ROH2 was the contemporary arm of the Royal Opera House until 2012, commissioning and producing dance and contemporary opera works in the Linbury Studio Theatre, Clore Studio Upstairs, Paul Hamlyn Hall, and various other locations situated both within the Royal Opera House and outside. ROH2 also provided additional artistic resources to partners and associate artists in order to help the organisation realise its strategic aims.

Scope
ROH2 focused on developing art forms, creating opportunities for emerging artists, and attracting new and diverse audiences to the Royal Opera House. Since the start of the 2012/13 season, the work of ROH2 has been undertaken by the studio programs of the Royal Opera and the Royal Ballet.

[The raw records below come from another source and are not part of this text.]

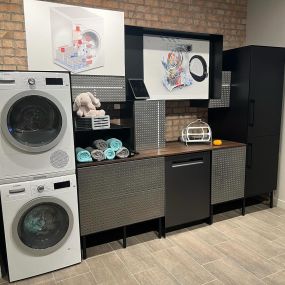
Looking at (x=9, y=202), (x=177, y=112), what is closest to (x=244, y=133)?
(x=177, y=112)

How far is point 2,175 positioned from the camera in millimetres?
2066

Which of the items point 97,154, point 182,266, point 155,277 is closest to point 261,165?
point 182,266

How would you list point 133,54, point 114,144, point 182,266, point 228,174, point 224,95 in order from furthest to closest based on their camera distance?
→ point 224,95 → point 228,174 → point 133,54 → point 114,144 → point 182,266

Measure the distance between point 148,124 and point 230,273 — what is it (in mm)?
1547

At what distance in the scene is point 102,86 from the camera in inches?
104

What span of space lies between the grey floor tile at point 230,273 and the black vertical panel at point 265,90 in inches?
58.9

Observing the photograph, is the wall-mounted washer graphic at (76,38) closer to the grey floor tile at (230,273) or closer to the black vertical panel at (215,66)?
the black vertical panel at (215,66)

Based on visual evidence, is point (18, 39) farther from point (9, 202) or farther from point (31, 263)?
point (31, 263)

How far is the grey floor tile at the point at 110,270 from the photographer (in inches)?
87.4

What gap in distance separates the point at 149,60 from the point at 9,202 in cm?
206

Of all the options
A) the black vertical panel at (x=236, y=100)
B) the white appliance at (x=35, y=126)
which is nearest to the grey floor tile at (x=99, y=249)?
the white appliance at (x=35, y=126)

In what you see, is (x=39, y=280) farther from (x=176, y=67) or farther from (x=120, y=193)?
(x=176, y=67)

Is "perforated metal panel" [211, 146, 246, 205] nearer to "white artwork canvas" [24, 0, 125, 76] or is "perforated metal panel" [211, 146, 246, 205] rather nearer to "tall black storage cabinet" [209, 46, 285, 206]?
"tall black storage cabinet" [209, 46, 285, 206]

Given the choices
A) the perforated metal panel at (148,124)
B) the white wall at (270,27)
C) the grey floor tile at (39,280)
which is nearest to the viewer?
the grey floor tile at (39,280)
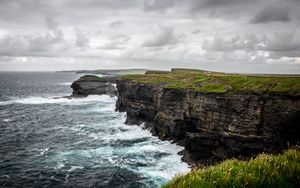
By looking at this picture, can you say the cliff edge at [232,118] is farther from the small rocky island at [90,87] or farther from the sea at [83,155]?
the small rocky island at [90,87]

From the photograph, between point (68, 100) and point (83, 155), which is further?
point (68, 100)

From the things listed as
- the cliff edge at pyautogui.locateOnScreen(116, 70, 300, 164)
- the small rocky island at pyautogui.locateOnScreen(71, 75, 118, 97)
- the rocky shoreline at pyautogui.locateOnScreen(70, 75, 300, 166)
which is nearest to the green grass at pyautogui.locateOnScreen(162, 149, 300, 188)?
the rocky shoreline at pyautogui.locateOnScreen(70, 75, 300, 166)

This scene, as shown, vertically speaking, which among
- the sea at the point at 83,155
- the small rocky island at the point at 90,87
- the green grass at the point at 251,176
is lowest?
the sea at the point at 83,155

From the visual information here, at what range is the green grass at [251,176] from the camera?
10.9 m

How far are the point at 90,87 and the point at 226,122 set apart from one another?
346 ft

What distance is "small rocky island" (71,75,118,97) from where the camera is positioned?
455 ft

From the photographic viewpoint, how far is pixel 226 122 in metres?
43.4

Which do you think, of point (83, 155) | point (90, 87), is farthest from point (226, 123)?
point (90, 87)

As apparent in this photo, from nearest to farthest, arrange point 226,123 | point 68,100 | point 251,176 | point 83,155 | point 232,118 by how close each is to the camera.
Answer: point 251,176 < point 232,118 < point 226,123 < point 83,155 < point 68,100

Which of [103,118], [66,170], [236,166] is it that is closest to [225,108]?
[66,170]

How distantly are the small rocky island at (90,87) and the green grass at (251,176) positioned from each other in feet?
423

ROH2 had a multi-layered approach, which included:

 New productions and commissions in the Linbury Studio Theatre and Clore Studio Upstairs
 Co-productions and co-commissions with partner organizations and companies
 A contemporary opera development program
 Associate artist programs and professional development work
 Festival programming in the public spaces of the Royal Opera House and outside the building
 visiting companies whose work complements the artistic program
 Taking ROH2 productions to partner regions and venues across the UK as part of the Royal Opera House on the Road programme

Working with partners 
ROH2 developed partnerships with a range of arts organizations and companies, including Music Theatre Wales, the Opera Group, the Britten Sinfonia, , London Sinfonietta, Shobana Jeyasingh Dance, Ballet Black, the National Dance Network, Opera East, Dance Umbrella, the London Jazz Festival, and the London International Mime Festival.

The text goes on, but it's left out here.